Belge alıntısı:
-------
Anlamlandırması ne zor dünya! Bir tür kıdemli (Batılı) demokratlar, “demokratik yol”la da geleni terörist sayıyor… Buna mukabil, nice diktatörü kendilerine daha münasip görüyor. O yüzden, Mısır’da halk bir dikta rejimini sarsınca, İsrail’de borsa rekor seviyede düşüyor. *** “Demokrasi” dediğin Batı’ya biatten ibaret olmalı. Şöyle duvarın yıkılışı, Sovyetler’in çözülüşü gibi. Ama sosyalist bir Allende Şili’de, Sandinistler […]
Anlamlandırması ne zor dünya!
Bir tür kıdemli (Batılı) demokratlar, “demokratik yol”la da geleni terörist sayıyor…
Buna mukabil, nice diktatörü kendilerine daha münasip görüyor.
O yüzden, Mısır’da halk bir dikta rejimini sarsınca, İsrail’de borsa rekor seviyede düşüyor.
***
“Demokrasi” dediğin Batı’ya biatten ibaret olmalı.
Şöyle duvarın yıkılışı, Sovyetler’in çözülüşü gibi.
Ama sosyalist bir Allende Şili’de, Sandinistler Nikaragua’da seçimle iktidara geldiğinde “demokrasi” olmuyor.
İtalya’da komünistler seçim kazanmasın diye Gladio gerekmişti…
Türkiye’de “sol” korkusuyla kontrgerilla gece gündüz çalışmıştı…
Yunanistan’da cunta getirilmiş, daha önce İran’da Musaddık devrilmişti.
***
Yurdum hafızasının kaşınmaya ihtiyacı var.
Hemen herkesin geçmiş algılaması sorunlu olduğu için, bugün de önündeki problemlerde bir o yana, bir bu yana salınıyor zihinler.
Yoksa şimdi herkes diktaya karşı!
Kimi militerine; kimi sivil darbe dediğine.
Oysa ülkenin en derin ittifakı, (dün olduğu gibi) bugün de sık sık çatışıyor görünen “muhafazakârlar, liberaller, milliyetçiler ve militerler, militaristler” arasında peydahlanmıştı.
12 Eylül darbesinin yüzde 90’dan fazla oyunun bir izahı olmalı, değil mi kardeş!
Öyle “gönüllü” bir darbeseverlik, darbe fetişizmi, darbe ittifakı hiçbir halka nasip olmamıştı!
-------
Kayıtlar:

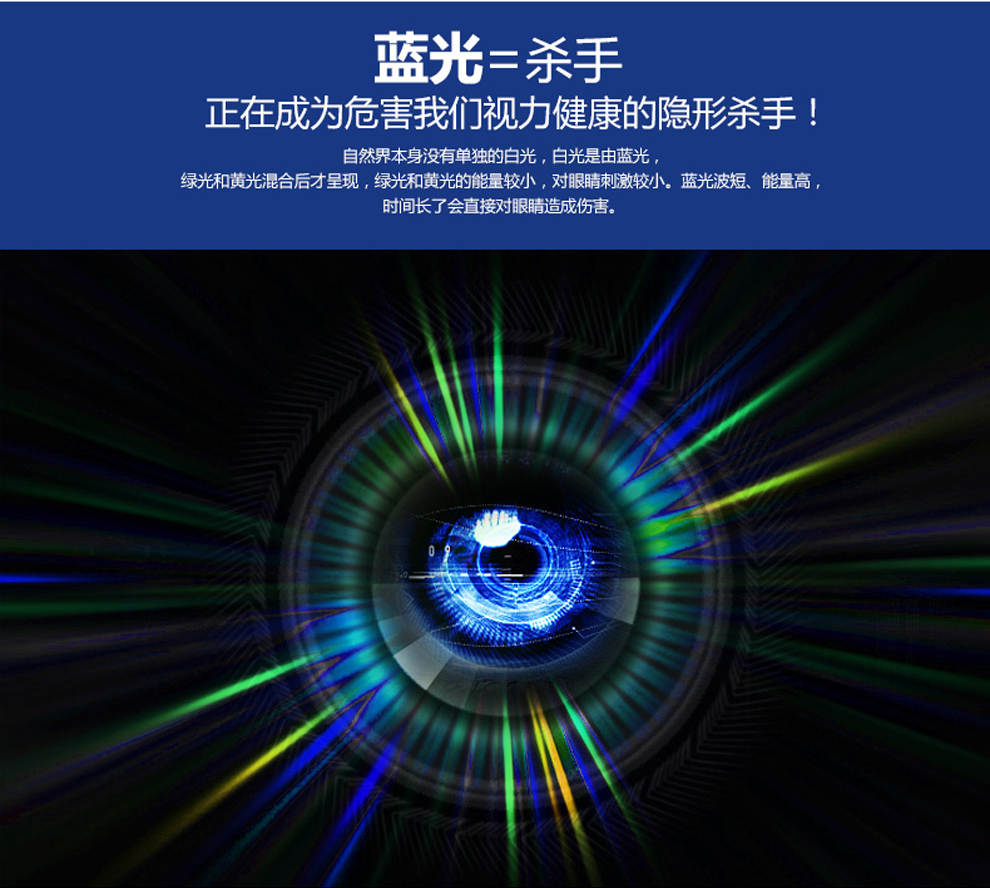 冠雅LED护眼灯阅读学习可调光小台灯现代简约触摸节能护目直流台灯 ME系列 E508白色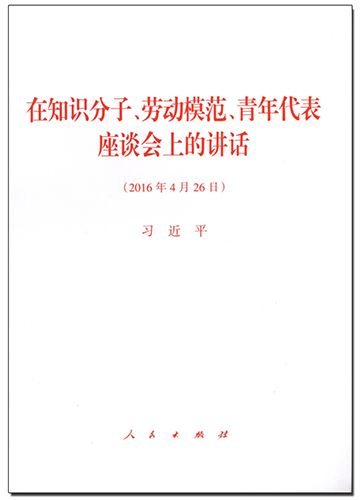 在知识分子、劳动模范、青年代表座谈会上的讲话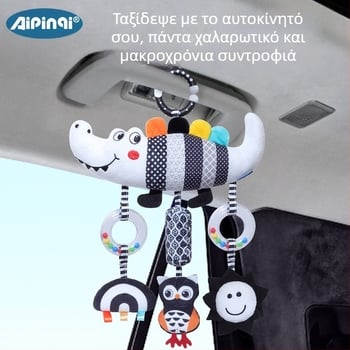 Aipinqi νέο παζλ άνεσης αυτοκινήτου 0-3 ετών κρεμαστό μαύρο και άσπρο κουδούνι με ζώα για μωρά, κρεμαστά λούτρινα παιχνίδια αυτοκινήτου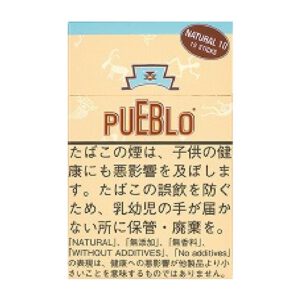 Pueblo 天然原味 10mg（19支装）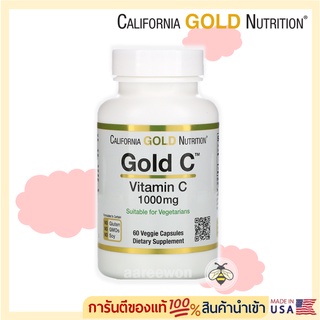 ภาพขนาดย่อของภาพหน้าปกสินค้าพร้อมส่ง California Gold Nutrition, Gold C, Vitamin C จากร้าน aareewon บน Shopee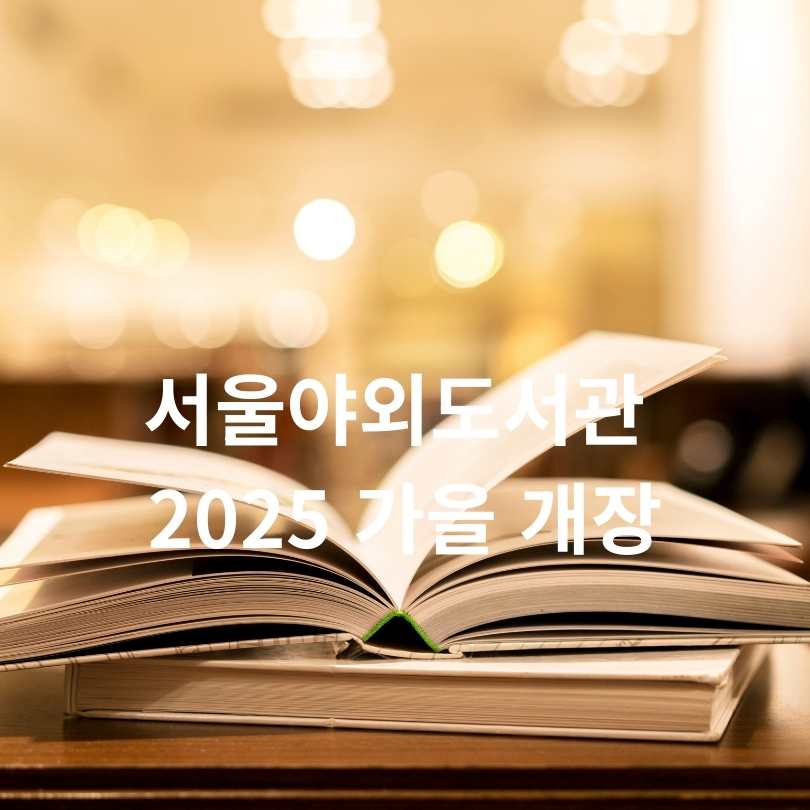 서울야외도서관 2025 가을 개장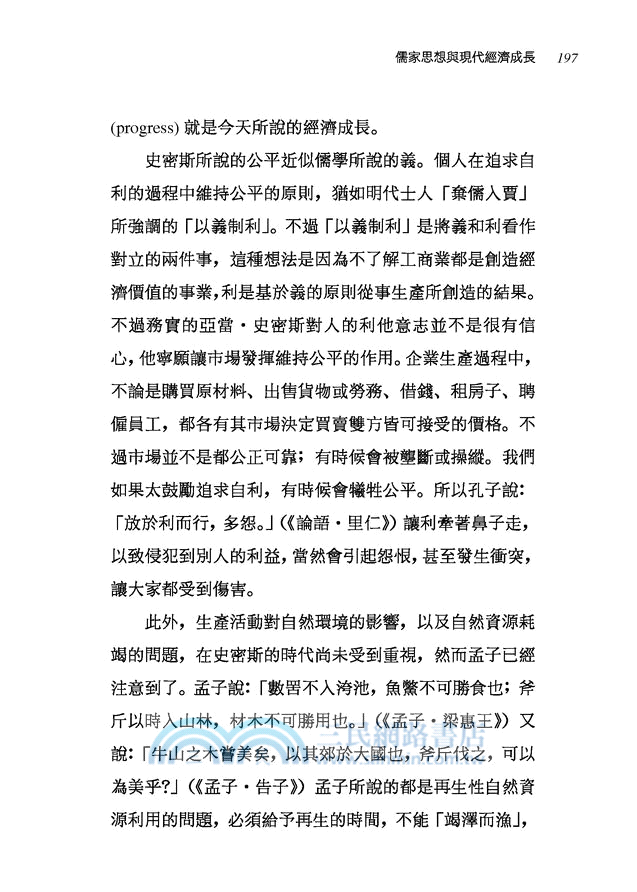 現代經濟成長與傳統儒學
-------
Yönergeler:
- A) Darbeler üzerine yazıya göre, Mısır'da halk bir dikta rejimini sarsınca İsrail'de ne oluyor?
- B) Darbeler üzerine yazıda «“Demokrasi” dediğin Batı’ya biatten» diye başlayan paragrafı, ana bilgilerini koruyarak kısa bir madde listesine çevirin.
Satırlar, yazıdan bağımsız ayrı bir malzemedir.

Yanıtlar:
- A) İsrail'de borsa rekor seviyede düşüyor.

- B)
- "Demokrasi", Batı'ya biatten ibaret olmalı; duvarın yıkılışı ve Sovyetler'in çözülüşü buna örnek.
- Sosyalist Allende Şili'de, Sandinistler Nikaragua'da seçimle iktidara geldiğinde bu "demokrasi" sayılmıyor.
- İtalya'da komünistler seçim kazanmasın diye Gladio gerekmişti.
- Türkiye'de "sol" korkusuyla kontrgerilla gece gündüz çalışmıştı.
- Yunanistan'da cunta getirilmişti, daha önce de İran'da Musaddık devrilmişti.